Hot gossip from Ned Brainard's poison pen.
Should the august dons of the Harvard Business School decide, years from now, to create a course about the development of the Net media industry, we assume they'll want to include a case study that can frighten budding MBAs with tales of management troubles. Fortunately, there's always CMP. The problems of Long Island's Ziff-Davis wannabe corporation have cost it mounds of cash in recent years, beginning with its decision in 1994 to launch the ad-thin and editorially ill-fated NetGuide magazine. The latest victims tossed atop NetGuide's burning pyre were the two dozen or more employees - fully half the remaining staff - fired last week from NetGuide Live, the online directory based here in San Francisco.
These layoffs carry distinct echoes of previous shake-ups initiated by the plodding East Coast executives of CMP. Flux friends may recall our reports of turmoil and management meddling at NetGuide several months ago, when Fred Davis and company either jumped or were pushed out the door. And those departures bore a distinct resemblance to an earlier round of ugliness CMP endured when it parted ways with its original management team at NetGuide magazine - publisher Don Tydeman and editor-in-chief Patty Adcroft. CMP spokespeople attributed last week's slashing and burning at NetGuide Live to a long-established business plan, a plan which apparently included instructions to PR flacks on the use of "rightsizing" as a euphemism for layoffs. But insiders familiar with the company's decision-making are deeply offended by reports that a business plan even existed. Sure there were budgets, our friends tell us - but those budgets have apparently been reduced by as much as 70 percent. And don't believe homilies being tossed about by our old friend Robert Seidman, who CMP brought in last week to preside over the massacre. Certain Flux friends close to CMP's senior management believe the company will cut its losses soon enough and bury the entire operation. Any promises made to Seidman (and passed on to the staff) are, at best, empty, those friends say.

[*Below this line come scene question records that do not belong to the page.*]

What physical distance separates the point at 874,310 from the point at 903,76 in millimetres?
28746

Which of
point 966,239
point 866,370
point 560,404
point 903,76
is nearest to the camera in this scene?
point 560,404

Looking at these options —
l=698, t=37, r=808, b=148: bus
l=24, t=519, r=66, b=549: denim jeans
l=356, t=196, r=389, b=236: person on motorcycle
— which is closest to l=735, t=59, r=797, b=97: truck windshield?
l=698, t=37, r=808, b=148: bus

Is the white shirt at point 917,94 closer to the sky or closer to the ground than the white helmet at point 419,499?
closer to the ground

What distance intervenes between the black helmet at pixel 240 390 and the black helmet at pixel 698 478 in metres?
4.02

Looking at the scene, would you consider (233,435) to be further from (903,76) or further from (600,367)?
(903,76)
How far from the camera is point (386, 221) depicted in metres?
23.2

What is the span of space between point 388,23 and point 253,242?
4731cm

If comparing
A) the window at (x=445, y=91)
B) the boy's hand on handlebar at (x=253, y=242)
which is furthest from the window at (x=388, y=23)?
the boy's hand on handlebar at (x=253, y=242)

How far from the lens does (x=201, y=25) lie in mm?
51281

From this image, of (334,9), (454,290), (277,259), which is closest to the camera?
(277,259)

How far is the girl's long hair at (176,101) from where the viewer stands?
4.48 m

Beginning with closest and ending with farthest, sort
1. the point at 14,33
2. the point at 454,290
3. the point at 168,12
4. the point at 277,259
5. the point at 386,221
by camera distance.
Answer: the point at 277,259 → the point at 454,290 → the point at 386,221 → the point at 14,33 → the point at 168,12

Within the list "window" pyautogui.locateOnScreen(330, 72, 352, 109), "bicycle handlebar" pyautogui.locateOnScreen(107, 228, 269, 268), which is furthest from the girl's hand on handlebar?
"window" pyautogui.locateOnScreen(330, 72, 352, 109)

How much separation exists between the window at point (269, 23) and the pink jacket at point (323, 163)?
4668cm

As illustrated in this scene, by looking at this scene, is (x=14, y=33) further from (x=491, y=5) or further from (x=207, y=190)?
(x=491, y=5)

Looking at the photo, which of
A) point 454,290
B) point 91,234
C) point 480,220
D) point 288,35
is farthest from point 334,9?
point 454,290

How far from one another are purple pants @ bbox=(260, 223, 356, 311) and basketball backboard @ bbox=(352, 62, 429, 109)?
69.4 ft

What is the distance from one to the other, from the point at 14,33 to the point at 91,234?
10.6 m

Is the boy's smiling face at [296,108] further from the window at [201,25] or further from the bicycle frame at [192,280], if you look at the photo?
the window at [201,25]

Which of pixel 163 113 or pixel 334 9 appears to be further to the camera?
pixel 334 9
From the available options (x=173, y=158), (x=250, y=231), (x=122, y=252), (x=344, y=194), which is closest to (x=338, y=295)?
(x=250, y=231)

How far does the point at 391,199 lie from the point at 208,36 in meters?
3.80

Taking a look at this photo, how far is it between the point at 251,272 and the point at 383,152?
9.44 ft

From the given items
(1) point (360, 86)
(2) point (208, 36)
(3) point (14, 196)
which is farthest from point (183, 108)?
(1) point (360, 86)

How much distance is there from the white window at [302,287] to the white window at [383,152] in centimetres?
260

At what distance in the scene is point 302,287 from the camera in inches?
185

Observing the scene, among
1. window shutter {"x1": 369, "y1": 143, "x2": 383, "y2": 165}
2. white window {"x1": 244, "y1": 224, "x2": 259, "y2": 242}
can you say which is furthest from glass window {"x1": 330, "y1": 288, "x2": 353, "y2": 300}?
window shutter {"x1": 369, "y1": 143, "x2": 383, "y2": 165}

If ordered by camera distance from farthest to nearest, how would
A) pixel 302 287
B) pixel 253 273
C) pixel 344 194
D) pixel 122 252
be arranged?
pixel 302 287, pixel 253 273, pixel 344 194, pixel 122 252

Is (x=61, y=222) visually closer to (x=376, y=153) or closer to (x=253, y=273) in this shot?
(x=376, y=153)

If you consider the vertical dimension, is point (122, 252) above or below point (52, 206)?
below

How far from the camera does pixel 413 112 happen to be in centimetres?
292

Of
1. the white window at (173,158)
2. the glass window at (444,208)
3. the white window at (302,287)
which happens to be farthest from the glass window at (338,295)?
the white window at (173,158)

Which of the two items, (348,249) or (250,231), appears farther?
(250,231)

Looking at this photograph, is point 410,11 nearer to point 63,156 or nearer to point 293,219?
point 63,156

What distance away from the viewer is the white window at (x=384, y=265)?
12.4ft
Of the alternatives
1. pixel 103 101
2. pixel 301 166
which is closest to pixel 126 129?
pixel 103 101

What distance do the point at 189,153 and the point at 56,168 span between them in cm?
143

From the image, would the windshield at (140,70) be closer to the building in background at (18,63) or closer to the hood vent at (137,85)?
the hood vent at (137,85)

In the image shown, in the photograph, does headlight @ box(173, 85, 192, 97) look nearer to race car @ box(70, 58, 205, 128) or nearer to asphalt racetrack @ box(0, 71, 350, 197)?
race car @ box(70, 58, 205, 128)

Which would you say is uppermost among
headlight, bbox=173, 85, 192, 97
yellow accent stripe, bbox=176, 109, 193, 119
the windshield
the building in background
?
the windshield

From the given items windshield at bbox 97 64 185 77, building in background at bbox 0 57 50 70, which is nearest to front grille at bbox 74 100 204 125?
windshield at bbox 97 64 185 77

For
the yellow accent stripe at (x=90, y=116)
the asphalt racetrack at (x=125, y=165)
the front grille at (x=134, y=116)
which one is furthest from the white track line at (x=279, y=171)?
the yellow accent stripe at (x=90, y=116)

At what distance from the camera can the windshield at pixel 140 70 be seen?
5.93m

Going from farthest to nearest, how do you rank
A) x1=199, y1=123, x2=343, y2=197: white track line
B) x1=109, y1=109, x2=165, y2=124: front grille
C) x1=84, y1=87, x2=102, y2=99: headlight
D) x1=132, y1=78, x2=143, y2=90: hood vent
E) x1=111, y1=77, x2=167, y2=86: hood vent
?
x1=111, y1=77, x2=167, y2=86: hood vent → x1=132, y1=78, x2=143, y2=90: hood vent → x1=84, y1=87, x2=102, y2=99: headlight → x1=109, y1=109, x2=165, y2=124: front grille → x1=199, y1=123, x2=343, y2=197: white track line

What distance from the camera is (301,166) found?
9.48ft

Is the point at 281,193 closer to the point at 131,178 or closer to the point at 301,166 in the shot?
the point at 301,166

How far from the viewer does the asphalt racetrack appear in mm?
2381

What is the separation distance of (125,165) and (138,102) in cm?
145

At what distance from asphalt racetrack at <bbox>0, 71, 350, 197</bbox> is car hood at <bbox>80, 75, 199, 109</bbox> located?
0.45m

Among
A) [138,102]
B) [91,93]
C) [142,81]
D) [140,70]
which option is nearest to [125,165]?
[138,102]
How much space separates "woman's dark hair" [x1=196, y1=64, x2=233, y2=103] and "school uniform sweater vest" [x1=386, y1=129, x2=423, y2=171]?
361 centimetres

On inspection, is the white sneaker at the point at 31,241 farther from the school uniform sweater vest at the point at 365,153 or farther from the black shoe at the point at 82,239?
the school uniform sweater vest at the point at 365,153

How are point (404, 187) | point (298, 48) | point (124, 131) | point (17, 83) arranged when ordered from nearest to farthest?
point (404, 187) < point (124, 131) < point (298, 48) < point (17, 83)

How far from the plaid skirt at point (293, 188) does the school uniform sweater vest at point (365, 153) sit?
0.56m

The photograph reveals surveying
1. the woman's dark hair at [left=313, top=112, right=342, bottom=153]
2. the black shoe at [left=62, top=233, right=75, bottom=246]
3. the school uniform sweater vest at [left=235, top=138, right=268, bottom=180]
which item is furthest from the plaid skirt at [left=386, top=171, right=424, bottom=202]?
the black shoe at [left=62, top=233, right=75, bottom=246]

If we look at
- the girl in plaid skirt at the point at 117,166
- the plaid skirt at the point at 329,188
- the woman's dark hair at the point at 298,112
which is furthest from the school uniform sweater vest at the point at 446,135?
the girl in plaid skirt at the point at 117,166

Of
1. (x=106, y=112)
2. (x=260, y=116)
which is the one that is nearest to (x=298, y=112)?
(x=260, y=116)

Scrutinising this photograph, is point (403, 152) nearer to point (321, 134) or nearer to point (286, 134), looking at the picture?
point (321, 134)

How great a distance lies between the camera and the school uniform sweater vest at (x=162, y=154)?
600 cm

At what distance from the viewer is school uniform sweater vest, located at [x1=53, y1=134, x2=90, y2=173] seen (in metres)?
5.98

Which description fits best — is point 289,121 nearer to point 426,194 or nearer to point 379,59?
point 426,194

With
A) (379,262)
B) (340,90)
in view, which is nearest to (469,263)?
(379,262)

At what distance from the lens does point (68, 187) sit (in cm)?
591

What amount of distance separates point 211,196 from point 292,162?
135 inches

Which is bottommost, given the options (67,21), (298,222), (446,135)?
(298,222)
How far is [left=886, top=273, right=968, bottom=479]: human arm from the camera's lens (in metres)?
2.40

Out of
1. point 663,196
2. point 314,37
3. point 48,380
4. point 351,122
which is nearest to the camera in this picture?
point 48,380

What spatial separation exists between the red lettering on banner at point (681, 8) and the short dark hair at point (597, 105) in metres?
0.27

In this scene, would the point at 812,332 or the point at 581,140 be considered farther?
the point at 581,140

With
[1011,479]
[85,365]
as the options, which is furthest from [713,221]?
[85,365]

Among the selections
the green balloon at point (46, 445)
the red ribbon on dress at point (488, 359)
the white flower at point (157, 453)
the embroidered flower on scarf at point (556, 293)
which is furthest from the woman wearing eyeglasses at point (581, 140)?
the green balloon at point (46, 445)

Starwave's intimidating attempts to keep the wraps on its plans for a news Web site in association with their friends at ABC came undone last week, but not for want of trying. Thanks to our old friend and ersatz media-mogul Patrick Naughton (the former Sun engineer who runs the technology side of the operation at Paul Allen's favorite candidate for an early '97 IPO), Interactive Week was able to get enough of a hint to run with the story. While carefully avoiding an on-the-record quote with the letters "ABC" in it, Naughton, or someone else very close to the top at Starwave, somehow managed to slip enough to Interactive Week reporter Steven Vonder Haar that he got the point. "The additions would give Starwave content coverage in the four major editorial areas of news, sports, entertainment and financial services," Vonder Haar wrote, while apparently channeling the thoughts of this particular high-ranking Starwave insider. Meanwhile, we've heard from Starwave employees hired in recent months to build the news service that they live in fear of the severe penalties management has threatened to impose on any staffer who even whispers to outsiders about the project. An onerous NDA and noncompete agreement apparently remains in effect despite the leakage.